What is being asked: All lines below must be repeated exactly, with the pictures omitted.

Exercise input:
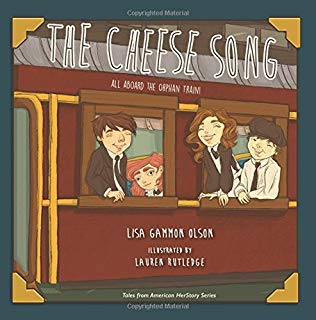 THE CHEESE SONG: ALL ABOARD THE ORPHAN TRAIN!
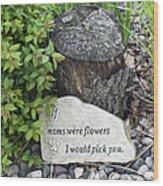 If Moms Were Flowers... Wood Print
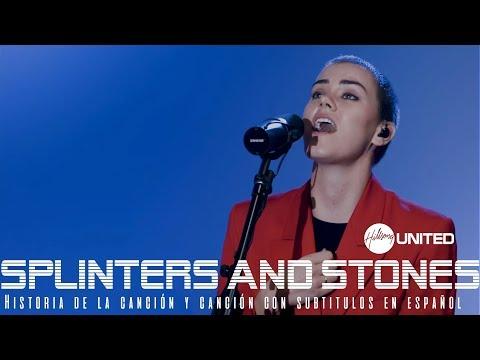 Hillsong United - Splinters and Stones [Subtitulado en español]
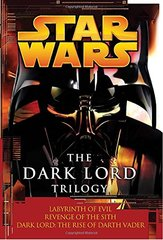 Star Wars: The Dark Lord Trilogy: Labyrinth of Evil, Revenge of the Sith, Dark Lord: The Rise of Darth Vader by Luceno, James/ Stover, Matthew Woodring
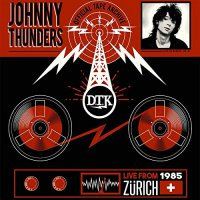 Johnny Thunders -Live From Zurich '85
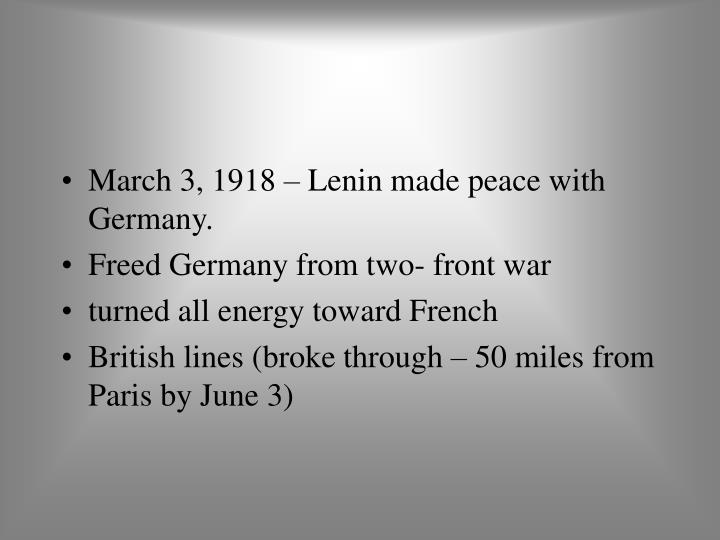 March 3, 1918 – Lenin made peace with Germany.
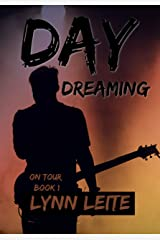 Day Dreaming (On Tour Book 1) Kindle Edition
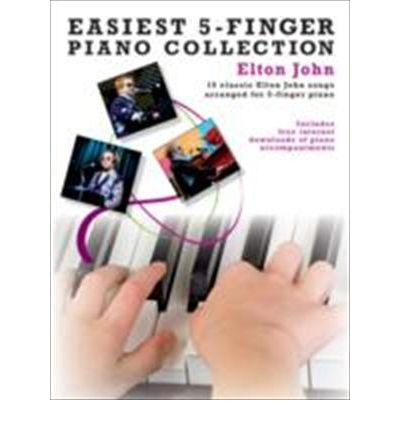 Easiest 5-Finger Piano Collection : Elton John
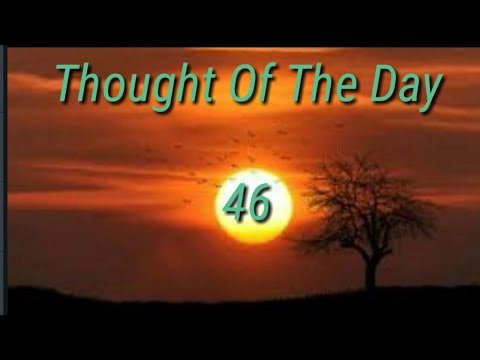 Quote of the day - Thought Of The Day - 46 / Daily Thoughts or Quotes Of Great Person's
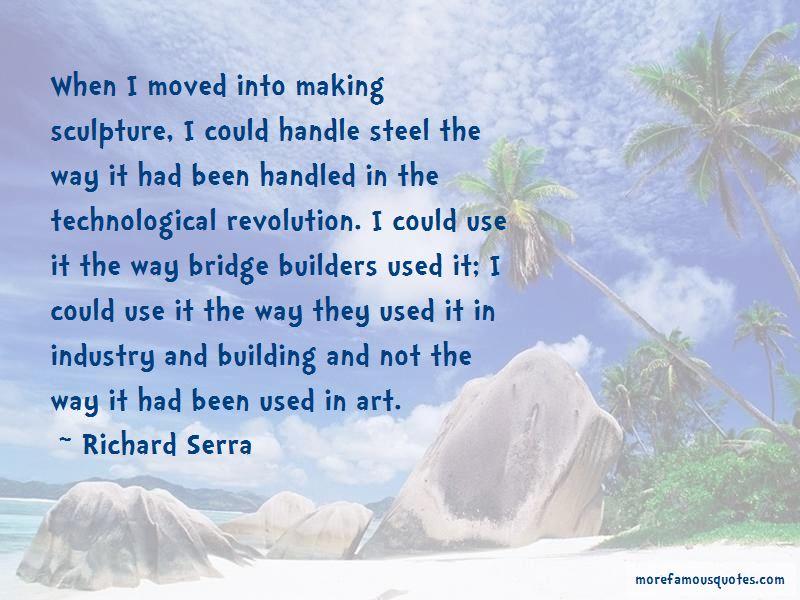 Richard Serra Quotes Pictures 2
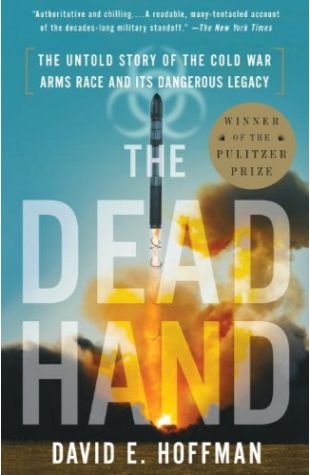 The Dead Hand: The Untold Story of the Cold War Arms Race and Its Dangerous Legacy David E. Hoffman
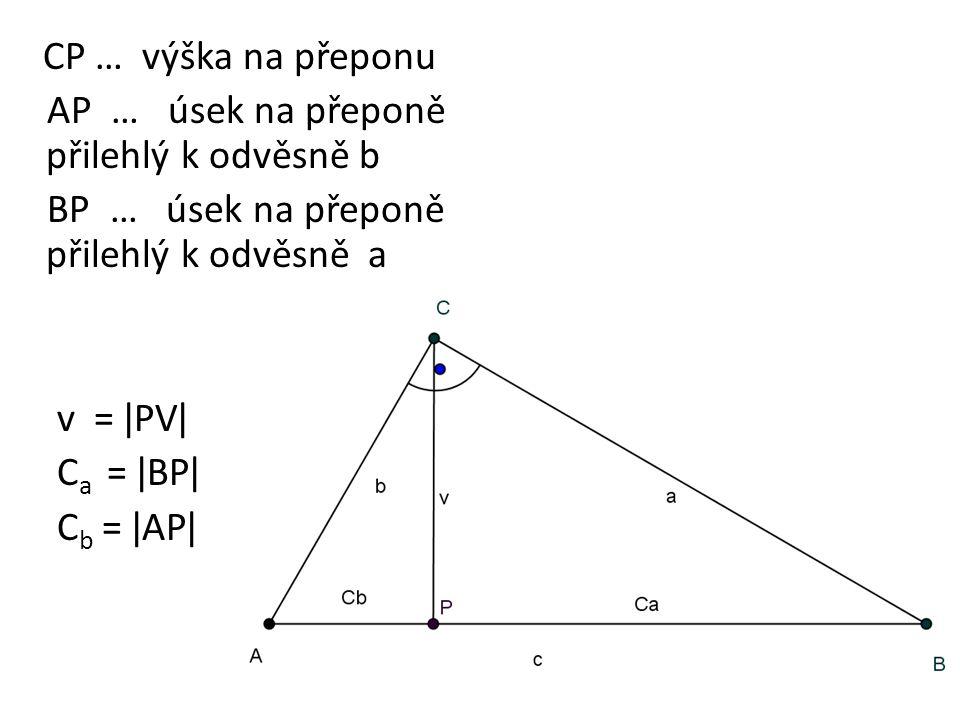 CP … výška na přeponu AP … úsek na přeponě přilehlý k odvěsně b BP … úsek na přeponě přilehlý k odvěsně a v = ǀPVǀ C a = ǀBPǀ C b = ǀAPǀ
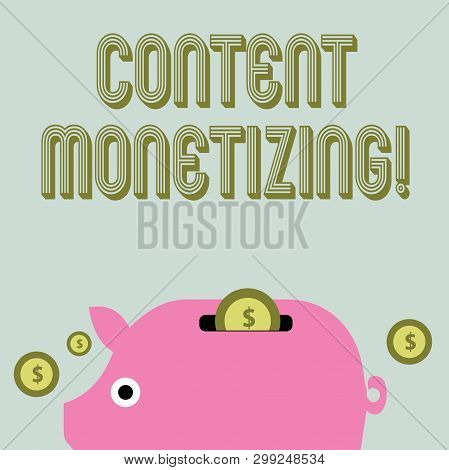 Text sign showing Content Monetizing. Conceptual photo making money from content that exists on your website Colorful Piggy Money Bank and Coins with Dollar Currency Sign in the Slit. poster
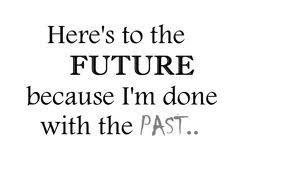 Here's to the future, because I'm done with the past...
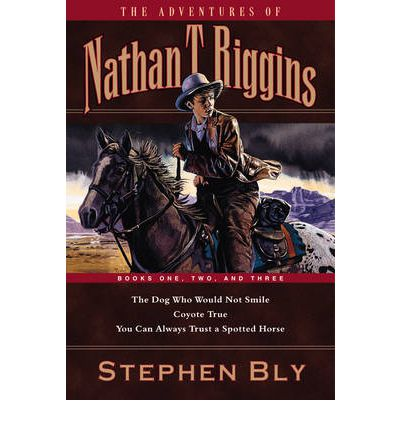 Beste kostenlose Kindle-Downloads The Adventures of Nathan T. Riggins : Books One, Two, and Three: The Dog Who Would Not SmileCoyote TrueYou Can Always Trust a Spotted Horse FB2 1581342357 by Stephen A Bly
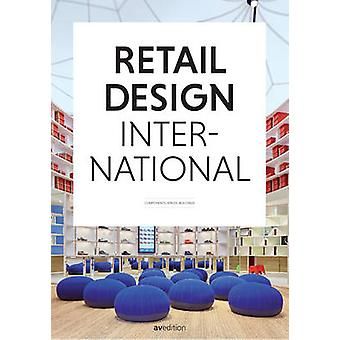 Retail Design International Vol. 1 Components Spaces Buildings by Edited by Jons Messedat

Reply to the exercise:
 THE CHEESE SONG: ALL ABOARD THE ORPHAN TRAIN!
 If Moms Were Flowers... Wood Print
 Hillsong United - Splinters and Stones [Subtitulado en español]
 Star Wars: The Dark Lord Trilogy: Labyrinth of Evil, Revenge of the Sith, Dark Lord: The Rise of Darth Vader by Luceno, James/ Stover, Matthew Woodring
 Johnny Thunders -Live From Zurich '85
 March 3, 1918 – Lenin made peace with Germany.
 Day Dreaming (On Tour Book 1) Kindle Edition
 Easiest 5-Finger Piano Collection : Elton John
 Quote of the day - Thought Of The Day - 46 / Daily Thoughts or Quotes Of Great Person's
 Richard Serra Quotes Pictures 2
 The Dead Hand: The Untold Story of the Cold War Arms Race and Its Dangerous Legacy David E. Hoffman
 CP … výška na přeponu AP … úsek na přeponě přilehlý k odvěsně b BP … úsek na přeponě přilehlý k odvěsně a v = ǀPVǀ C a = ǀBPǀ C b = ǀAPǀ
 Text sign showing Content Monetizing. Conceptual photo making money from content that exists on your website Colorful Piggy Money Bank and Coins with Dollar Currency Sign in the Slit. poster
 Here's to the future, because I'm done with the past...
 Beste kostenlose Kindle-Downloads The Adventures of Nathan T. Riggins : Books One, Two, and Three: The Dog Who Would Not SmileCoyote TrueYou Can Always Trust a Spotted Horse FB2 1581342357 by Stephen A Bly
 Retail Design International Vol. 1 Components Spaces Buildings by Edited by Jons Messedat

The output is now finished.